_Do this_
Reproduce every one of the following rows word for word, with no changes.

[Dataset excerpt]
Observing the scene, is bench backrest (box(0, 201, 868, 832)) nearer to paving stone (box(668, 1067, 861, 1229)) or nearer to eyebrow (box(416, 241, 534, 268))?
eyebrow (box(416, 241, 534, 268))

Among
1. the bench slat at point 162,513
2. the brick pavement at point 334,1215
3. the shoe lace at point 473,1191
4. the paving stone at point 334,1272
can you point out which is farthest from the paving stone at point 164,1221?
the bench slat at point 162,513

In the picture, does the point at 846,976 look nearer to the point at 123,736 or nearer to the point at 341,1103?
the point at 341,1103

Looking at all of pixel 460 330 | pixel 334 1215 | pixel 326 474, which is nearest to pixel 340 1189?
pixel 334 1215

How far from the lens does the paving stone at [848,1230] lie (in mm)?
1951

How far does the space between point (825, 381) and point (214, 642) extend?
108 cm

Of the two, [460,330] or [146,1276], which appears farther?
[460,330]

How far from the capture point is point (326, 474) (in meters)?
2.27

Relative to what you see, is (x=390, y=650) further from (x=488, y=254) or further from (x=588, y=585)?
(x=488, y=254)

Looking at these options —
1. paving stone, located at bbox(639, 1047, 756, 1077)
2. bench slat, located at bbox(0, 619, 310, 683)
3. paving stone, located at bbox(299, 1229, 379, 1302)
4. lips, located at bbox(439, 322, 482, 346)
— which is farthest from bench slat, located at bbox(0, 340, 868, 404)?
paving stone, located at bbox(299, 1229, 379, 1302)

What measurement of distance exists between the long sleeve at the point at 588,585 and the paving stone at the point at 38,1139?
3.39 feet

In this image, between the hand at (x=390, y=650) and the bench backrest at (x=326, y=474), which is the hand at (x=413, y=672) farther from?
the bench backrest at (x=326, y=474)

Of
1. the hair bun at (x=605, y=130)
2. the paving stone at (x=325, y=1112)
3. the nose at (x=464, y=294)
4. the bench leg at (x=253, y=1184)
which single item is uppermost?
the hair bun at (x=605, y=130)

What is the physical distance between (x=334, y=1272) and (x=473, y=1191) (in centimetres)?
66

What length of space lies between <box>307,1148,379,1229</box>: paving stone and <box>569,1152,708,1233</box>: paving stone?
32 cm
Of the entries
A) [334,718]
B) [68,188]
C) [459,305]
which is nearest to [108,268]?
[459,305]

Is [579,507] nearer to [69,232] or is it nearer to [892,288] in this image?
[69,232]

_Exercise solution_
Observing the scene, is bench backrest (box(0, 201, 868, 832)) nearer to paving stone (box(668, 1067, 861, 1229)) or nearer to eyebrow (box(416, 241, 534, 268))?
eyebrow (box(416, 241, 534, 268))

Among
1. the bench slat at point 162,513
2. the brick pavement at point 334,1215
3. the shoe lace at point 473,1191
4. the paving stone at point 334,1272
can you point out which is farthest from the paving stone at point 164,1221?
the bench slat at point 162,513

In the picture, does the point at 846,976 look nearer to the point at 123,736 or nearer to the point at 341,1103?
the point at 341,1103

Looking at all of pixel 460 330 | pixel 334 1215 | pixel 326 474, which is nearest to pixel 340 1189?
pixel 334 1215

How far from the lens does the paving stone at [848,1230] lie (in mm)?
1951

How far does the space between point (825, 381) and point (214, 642) extend?
108 cm

Of the two, [460,330] or [146,1276], which appears farther?
[460,330]

How far from the capture point is point (326, 474) (in meters)?
2.27

Relative to what you see, is (x=390, y=650) further from (x=488, y=254) or further from (x=588, y=585)?
(x=488, y=254)

Looking at these options —
1. paving stone, located at bbox(639, 1047, 756, 1077)
2. bench slat, located at bbox(0, 619, 310, 683)
3. paving stone, located at bbox(299, 1229, 379, 1302)
4. lips, located at bbox(439, 322, 482, 346)
— which is farthest from bench slat, located at bbox(0, 340, 868, 404)?
paving stone, located at bbox(299, 1229, 379, 1302)

What measurement of distance exists between the long sleeve at the point at 588,585 and the paving stone at the point at 38,1139?
3.39 feet

In this image, between the hand at (x=390, y=650) and the bench backrest at (x=326, y=474), which is the hand at (x=413, y=672) farther from?
the bench backrest at (x=326, y=474)

Of
1. the hair bun at (x=605, y=130)
2. the paving stone at (x=325, y=1112)
3. the nose at (x=464, y=294)
4. the bench leg at (x=253, y=1184)
which single item is uppermost?
the hair bun at (x=605, y=130)

What is the physical distance between (x=334, y=1272) and (x=473, y=1191) (in centimetres)?
66

What length of space lies between <box>307,1148,379,1229</box>: paving stone and <box>569,1152,708,1233</box>: paving stone?
32 cm
Of the entries
A) [334,718]
B) [68,188]
C) [459,305]
which is nearest to [108,268]?
[459,305]

Is [579,507] nearer to [69,232] or is it nearer to [892,288] in this image?
[69,232]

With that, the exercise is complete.